The idea of using those techniques, then, in the interrogation setting, where you're in an uncontrolled setting, where the goal is not to build resiliency but to elicit information, because during a controlled setting with students those techniques were found in a mock exercise to elicit information. Again, without getting into detail, you can understand there's a very different context here. "I know I'm a student, I know that this is controlled, I know they're not going to hurt me, I know they're not going to kill me, I know that I've got to get through this exercise and how much of this am I going to really, you know, how much of this is really real?" Vice, when I take those techniques that I was using in a controlled setting with a detainee, you know, who has -- the purpose is to use them to elicit information. And the techniques themselves, which I think what we began to see in terms of some of the techniques, you know, where people were humiliated -- those aren't SERE techniques for all intents and purposes.
It led to this, what we call, "drift", and that was something also that we've spoken quite a bit about, I have, and Dave has, and I know Alberto Mora has, in regards to, when you begin to give some permission for the use and in this case, in my opinion, the inappropriate use of -- inappropriate application of techniques in a context they were never designed for. Things are going to begin to get out of hand. You don't have the same controls in place that you have in a SERE school setting, so where is it going to go?
And that was the whole argument about the coercive tactics, is they began to come into place, especially with the insight and experience, probably not the experience and exposure I had, to seeing these young folks -- 18, 19, 20 -- who were up against considerable challenges, to do interrogations of, in some cases, difficult people who either didn't know anything, who didn't want to talk, and who you were talking with through an interpreter.
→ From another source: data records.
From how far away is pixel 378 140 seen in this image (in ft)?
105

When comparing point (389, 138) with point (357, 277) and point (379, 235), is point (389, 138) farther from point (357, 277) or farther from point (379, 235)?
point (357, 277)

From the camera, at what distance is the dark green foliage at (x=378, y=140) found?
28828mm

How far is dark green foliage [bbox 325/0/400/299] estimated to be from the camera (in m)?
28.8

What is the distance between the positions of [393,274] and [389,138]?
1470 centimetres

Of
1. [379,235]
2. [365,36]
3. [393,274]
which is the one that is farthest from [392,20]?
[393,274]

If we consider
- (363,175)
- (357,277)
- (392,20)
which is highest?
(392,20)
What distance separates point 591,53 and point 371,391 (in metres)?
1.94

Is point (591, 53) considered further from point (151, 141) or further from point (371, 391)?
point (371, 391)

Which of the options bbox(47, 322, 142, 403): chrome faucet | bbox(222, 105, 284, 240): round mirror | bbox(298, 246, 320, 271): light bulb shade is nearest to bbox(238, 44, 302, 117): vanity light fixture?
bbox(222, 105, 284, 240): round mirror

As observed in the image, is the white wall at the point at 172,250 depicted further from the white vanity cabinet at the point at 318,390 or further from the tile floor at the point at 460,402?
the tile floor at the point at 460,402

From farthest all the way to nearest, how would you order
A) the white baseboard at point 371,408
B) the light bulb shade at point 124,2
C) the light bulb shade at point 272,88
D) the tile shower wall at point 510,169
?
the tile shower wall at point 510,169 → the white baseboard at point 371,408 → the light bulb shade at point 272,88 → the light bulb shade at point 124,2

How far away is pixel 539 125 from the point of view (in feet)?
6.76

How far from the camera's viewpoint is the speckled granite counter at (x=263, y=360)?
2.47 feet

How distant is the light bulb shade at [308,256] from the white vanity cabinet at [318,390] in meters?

It could be a pretty volatile situation. How do you then really institute the controls over these types of tactics? How do you demonstrate how long someone stands in a stress position? How long is sensory deprivation or isolation going to lead to some of psychological sequelae. You don't know, and we don't know.
But we knew that the idea was to elicit accurate and reliable information. And we didn't really think that these techniques were going to achieve the goal that we wanted, which was accurate and reliable information that could be presented in a court of law, whether that would be a tribunal or that would be a hearing of some or sort or in US court.
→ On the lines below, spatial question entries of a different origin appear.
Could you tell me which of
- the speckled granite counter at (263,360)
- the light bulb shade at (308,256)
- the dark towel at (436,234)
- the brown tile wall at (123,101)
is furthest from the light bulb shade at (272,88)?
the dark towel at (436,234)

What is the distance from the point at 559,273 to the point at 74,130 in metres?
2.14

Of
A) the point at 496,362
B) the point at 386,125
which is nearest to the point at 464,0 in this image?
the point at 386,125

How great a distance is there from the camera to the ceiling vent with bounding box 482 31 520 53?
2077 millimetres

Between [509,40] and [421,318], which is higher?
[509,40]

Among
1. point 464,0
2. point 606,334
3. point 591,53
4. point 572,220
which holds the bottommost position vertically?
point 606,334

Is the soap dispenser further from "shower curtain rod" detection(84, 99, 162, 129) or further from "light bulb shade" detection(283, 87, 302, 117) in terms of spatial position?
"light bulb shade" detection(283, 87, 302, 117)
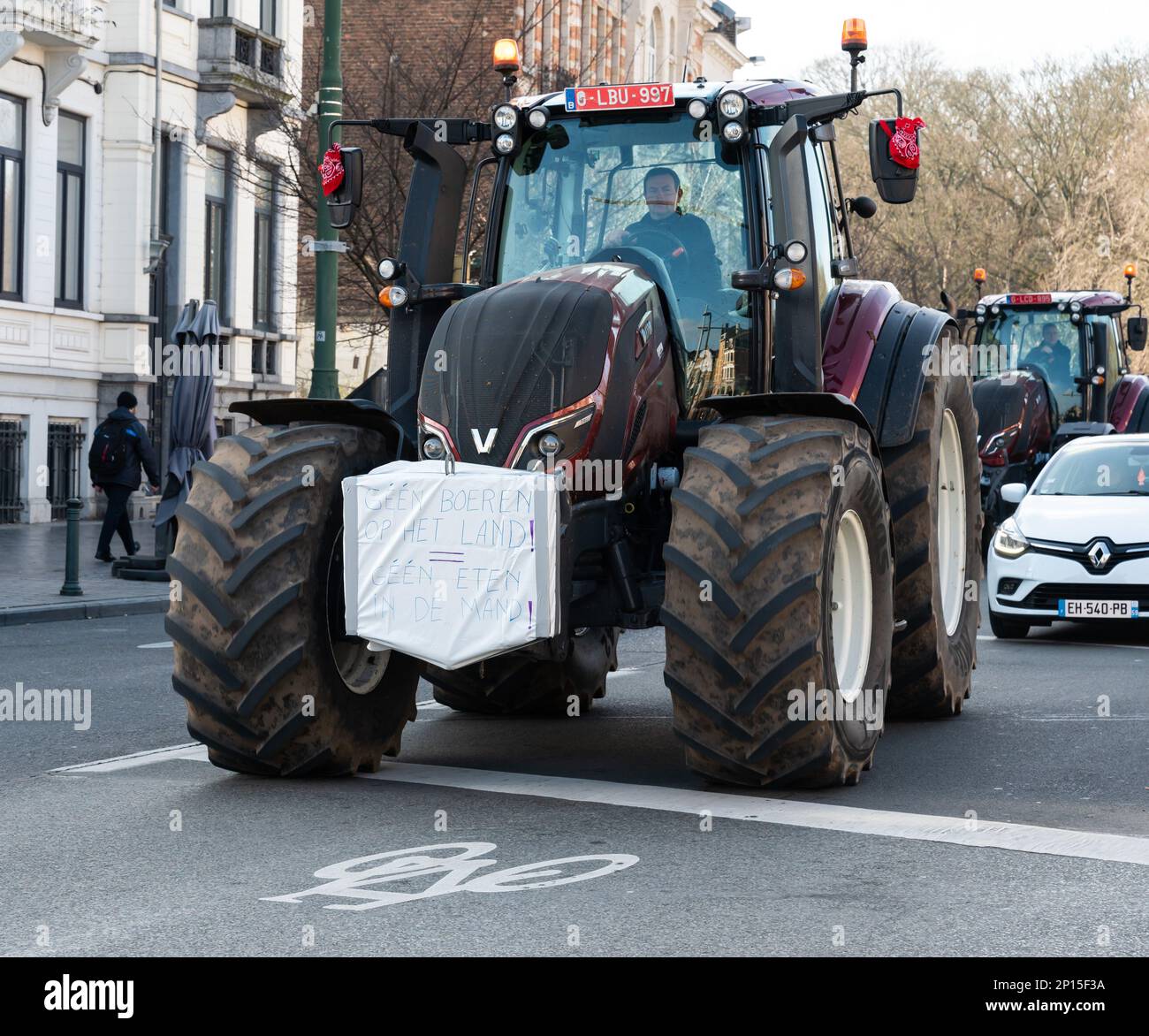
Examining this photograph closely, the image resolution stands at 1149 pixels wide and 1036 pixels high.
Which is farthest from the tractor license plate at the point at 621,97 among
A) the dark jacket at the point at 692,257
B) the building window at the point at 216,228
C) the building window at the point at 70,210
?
the building window at the point at 216,228

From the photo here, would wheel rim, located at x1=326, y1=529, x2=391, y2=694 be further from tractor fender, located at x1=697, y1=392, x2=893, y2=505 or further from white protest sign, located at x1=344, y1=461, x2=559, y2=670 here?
tractor fender, located at x1=697, y1=392, x2=893, y2=505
A SERE student, even totally stressed, knows that he’s not going to be killed. Could the detainees understandably fear that they were going to be harmed, if not killed?
I would imagine that they would have been quite frightened about what the potential outcome was. I don't know that I could ever surmise -- I guess some of them may have feared that they might have died; there was clearly probably a lot of stress. But, remember now, there were there were different levels of the SERE techniques.
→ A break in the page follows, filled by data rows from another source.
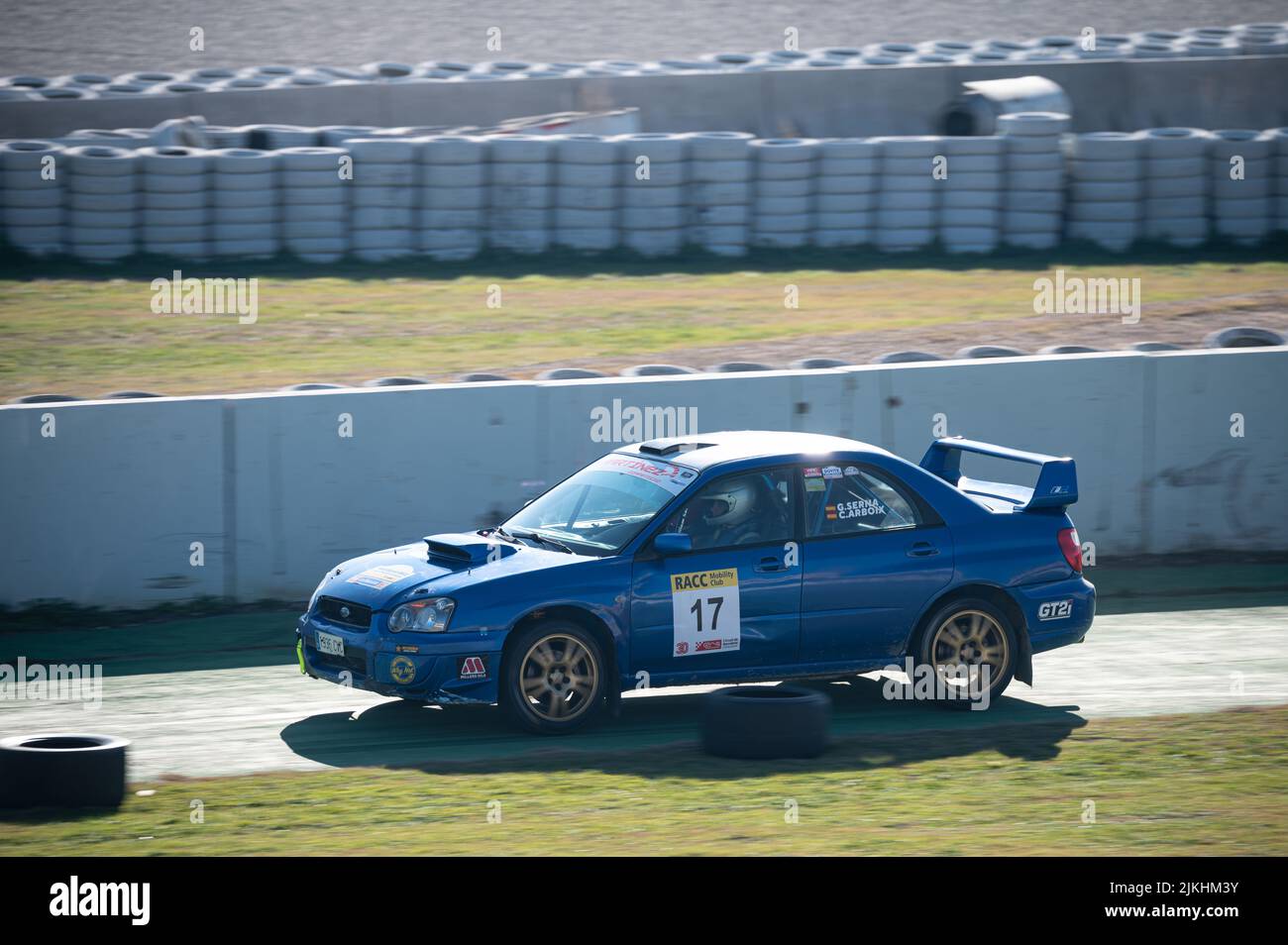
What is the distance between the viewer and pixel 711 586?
8.48 m

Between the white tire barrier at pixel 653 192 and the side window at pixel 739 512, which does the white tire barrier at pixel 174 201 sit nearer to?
the white tire barrier at pixel 653 192

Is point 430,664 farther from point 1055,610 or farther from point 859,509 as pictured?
point 1055,610

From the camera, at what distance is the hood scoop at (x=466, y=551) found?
27.8ft

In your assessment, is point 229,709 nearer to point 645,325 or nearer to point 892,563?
point 892,563

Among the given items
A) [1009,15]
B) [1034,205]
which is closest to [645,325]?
[1034,205]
But they led, I think, to the thinking that we could begin to develop and utilize more coercive tactics to more expediently elicit information. And in all fairness to the people who were doing that thinking, despite the fact that I didn't necessarily agree with them, in fairness, their goal was to protect America. Their goal was to stop a terrorist attack. We don't want to see thousands of Americans again die in a US city, and if this is what it was going to take, this is what we were going to do. Now, I wouldn't argue with the fact that all of us never wanted to see any American die again in a US city, let alone the fact that we pain whenever there's an American killed in Afghanistan or Iraq. However, we didn't believe that this was the appropriate approach. That's really what it comes down to.